I think I should start blogging. Twitter looks interesting. Think a Facebook fanpage will work wonders. Videos on YouTube are just up our alley. And so on. These are the kinds of things going through the minds of plenty of communicators at any sort of organisation in Brussels (and elsewhere for that matter) who work on issues and policy areas in which they want to exert some influence. And for good reason. The tools are cheap and cheerful, they’ve been proven to work, they fit an age of public relations in which engagement and humility are the order of the day, and what’s more, they’re fun.
However, as enticing as the tools may seem and as easy as you may think it will be to just try, test and see, I’d stress that rather than dive in and use the tools from the off, it’s imperative to have a long-term online engagement plan and to take a step-by-step approach that will help maximise the potential of your efforts.
I’ve developed a basic 4-pillar model which can be applied to a lot of organisations seeking to engage online. By no means am I introducing any brand new concepts, but I think the model is handy in that it puts the various elements of engagement in the order in which they should go if an organisation starting anew wants to make the best of the opportunities on offer. Here goes.
1. Making sense of what’s out there: web as hub
This involves two bits: first, the listening piece (one of the prime social media clichés but oh so necessary), and second, making the listening set-up public via aggregation or hyperlinking.
The listening bit simply means that you perform a thorough analysis of what offline stakeholders are up to to online, as well as find online players who might not have an offline profile. You set up a dashboard so you can follow what they are communicating on a daily basis, and once you feel that you have a really good idea of how the issue is unfolding online, who the key content creators and influencers are, you make that knowledge public i.e. you “counter the fragmentation” and become the player that makes sense of the issue online and isn’t afraid of showcasing other stakeholders who might not tow the exact same line.
2. Start communicating: “show me, not trust me”
This is when you actually start communicating yourself in this new space; where you start showcasing action rather than staying quiet and hoping that people will trust you – hence “show me, not trust me”.
By performing step 1, you’ve got a good understanding of who the players are and what’s expected, you have some goodwill, and you’re unlikely to make any dumb mistakes. So you’re well placed to develop a strategy to communicate using social media within this space to showcase yourself, your take on your issue, and your people via, say, blogging or video (choice of tools is secondary, it largely depends on where the activity is, what your sector is etc.) In addition, you should use the space to show your third-party advocates, and remember, always remain respectful and honest.
3. Stakeholder dialogue
Steps 3 and 4 are the organic evolution of steps 1 and 2: they rely largely on the involvement of the online community which you can not control, so it’s about creating the right circumstances for that community to thrive rather than introducing a new set of tools.
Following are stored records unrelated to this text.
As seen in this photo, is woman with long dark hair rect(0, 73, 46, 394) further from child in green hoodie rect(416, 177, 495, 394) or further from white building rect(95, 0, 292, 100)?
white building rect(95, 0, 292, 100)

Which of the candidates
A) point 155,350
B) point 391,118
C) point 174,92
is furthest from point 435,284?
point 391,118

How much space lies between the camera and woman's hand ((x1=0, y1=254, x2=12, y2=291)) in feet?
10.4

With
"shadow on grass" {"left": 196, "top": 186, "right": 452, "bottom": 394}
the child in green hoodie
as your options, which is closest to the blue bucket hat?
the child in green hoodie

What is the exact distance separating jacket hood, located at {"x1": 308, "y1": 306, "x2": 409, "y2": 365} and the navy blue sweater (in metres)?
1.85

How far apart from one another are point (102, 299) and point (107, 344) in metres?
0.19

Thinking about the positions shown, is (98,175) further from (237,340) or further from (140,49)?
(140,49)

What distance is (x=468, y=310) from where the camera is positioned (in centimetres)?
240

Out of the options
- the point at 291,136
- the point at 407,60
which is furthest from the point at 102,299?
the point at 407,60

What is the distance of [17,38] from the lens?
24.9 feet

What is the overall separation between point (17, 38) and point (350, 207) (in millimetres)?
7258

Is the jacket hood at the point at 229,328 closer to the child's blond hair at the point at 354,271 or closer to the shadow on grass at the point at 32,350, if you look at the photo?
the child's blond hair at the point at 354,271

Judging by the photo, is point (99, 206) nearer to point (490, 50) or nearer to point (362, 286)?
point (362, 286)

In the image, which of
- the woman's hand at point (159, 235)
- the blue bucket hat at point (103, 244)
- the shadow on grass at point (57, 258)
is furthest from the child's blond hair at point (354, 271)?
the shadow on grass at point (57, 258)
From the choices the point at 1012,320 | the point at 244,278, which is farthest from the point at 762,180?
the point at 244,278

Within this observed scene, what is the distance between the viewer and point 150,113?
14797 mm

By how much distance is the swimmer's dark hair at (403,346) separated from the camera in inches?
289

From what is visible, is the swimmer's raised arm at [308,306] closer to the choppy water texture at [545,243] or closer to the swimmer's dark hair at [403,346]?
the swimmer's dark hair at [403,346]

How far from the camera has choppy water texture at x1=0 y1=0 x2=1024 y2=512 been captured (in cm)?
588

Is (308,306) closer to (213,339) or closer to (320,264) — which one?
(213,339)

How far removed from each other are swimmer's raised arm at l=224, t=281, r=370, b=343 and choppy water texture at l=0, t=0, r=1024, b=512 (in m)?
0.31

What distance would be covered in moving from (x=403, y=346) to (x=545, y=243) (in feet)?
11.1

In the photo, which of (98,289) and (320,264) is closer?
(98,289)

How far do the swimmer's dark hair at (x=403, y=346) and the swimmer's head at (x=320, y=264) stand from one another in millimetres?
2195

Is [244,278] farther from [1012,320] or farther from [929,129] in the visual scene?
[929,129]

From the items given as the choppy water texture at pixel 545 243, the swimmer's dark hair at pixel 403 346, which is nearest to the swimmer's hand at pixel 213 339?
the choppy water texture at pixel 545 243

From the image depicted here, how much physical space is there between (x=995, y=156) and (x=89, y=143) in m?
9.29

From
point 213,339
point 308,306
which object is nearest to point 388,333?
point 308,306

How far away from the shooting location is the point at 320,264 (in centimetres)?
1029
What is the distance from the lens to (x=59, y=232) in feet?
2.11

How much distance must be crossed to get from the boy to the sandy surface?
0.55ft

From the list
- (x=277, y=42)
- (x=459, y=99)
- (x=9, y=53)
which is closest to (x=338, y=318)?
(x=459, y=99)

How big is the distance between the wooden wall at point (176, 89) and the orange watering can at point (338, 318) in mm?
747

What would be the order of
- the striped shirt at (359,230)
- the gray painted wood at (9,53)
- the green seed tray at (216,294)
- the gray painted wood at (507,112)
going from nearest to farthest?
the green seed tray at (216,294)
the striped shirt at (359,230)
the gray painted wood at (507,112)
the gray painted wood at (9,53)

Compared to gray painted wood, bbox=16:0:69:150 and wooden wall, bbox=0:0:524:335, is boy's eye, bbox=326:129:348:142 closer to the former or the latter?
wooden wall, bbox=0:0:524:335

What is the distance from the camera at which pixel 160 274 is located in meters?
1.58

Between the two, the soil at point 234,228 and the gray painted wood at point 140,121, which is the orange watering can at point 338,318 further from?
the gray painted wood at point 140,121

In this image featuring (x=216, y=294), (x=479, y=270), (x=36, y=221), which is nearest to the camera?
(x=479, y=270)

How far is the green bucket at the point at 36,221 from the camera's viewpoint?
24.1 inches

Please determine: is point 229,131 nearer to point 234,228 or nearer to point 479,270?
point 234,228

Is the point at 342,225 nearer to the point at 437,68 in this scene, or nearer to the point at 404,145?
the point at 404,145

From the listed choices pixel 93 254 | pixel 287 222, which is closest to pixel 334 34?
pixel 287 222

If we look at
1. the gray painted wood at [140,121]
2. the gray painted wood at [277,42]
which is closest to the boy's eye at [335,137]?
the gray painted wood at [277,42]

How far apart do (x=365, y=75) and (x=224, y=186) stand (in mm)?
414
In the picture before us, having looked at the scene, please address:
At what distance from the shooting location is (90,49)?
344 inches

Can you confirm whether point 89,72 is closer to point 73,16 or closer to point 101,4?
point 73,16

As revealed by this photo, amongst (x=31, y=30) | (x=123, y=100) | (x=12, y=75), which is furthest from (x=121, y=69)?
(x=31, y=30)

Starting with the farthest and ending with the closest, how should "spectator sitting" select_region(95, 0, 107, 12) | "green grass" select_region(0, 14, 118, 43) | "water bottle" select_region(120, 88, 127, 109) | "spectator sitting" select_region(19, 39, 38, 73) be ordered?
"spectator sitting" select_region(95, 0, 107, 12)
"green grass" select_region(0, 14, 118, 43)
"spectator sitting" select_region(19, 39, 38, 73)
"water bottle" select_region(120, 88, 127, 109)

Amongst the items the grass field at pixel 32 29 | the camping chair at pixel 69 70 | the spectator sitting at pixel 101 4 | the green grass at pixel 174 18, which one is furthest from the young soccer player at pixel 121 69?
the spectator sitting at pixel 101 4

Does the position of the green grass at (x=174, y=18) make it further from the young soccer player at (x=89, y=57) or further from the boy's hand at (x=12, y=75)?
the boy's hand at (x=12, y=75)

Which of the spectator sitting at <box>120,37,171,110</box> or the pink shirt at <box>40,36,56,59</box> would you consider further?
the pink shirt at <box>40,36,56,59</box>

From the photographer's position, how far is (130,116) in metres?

By bringing information together and beginning to engage using the tools yourself, you should hopefully have begun a process by which an online conversation has taken off in which you are an important contributor. To get to this next level, where real dialogue is taking place, you need to carry on what you’re doing i.e. communicating a message that resonates and to make sure you are constantly feeding the conversation by replying to people’s questions and comments, and remember to always respond to community concerns and interests rather than spouting key messages.
Assuming you are doing all of this well, you have a fantastic opportunity to be leading and shaping “stakeholder dialogue” and thus take a thought leadership position on your issue.
4. Community and mobilisation
This is the holy grail of online communications. If steps 1-3 are successful, you may have created a community of people who mobilise on your behalf: these are people who support your position and spread your message for you without you actually being involved. In practice, this can involve anything from people simply sending your material to others, urging others to follow you on Twitter or sign a petition, to actively approaching legislators themselves.
As a benchmark on a huge scale for “community and mobilisation” I’d cite the Obama presidential campaign. It wasn’t the millions of Facebook followers who got Obama’s message directly in their Inboxes who were the root of the success, but the core supporters who mobilised on his behalf, whether by sending newsletters, arranging events or knocking on doors and so on.
Sure, Obama is Obama and we’re talking about a US presidential campaign, but on a smaller scale, the model is still relevant. By engaging with people, getting them excited about your issue, and giving them the right tools and content, you too can turn your supporters into ambassadors.
I’ll be following up on this post in the coming weeks to expand a little more on the 4 pillars. Would appreciate feedback.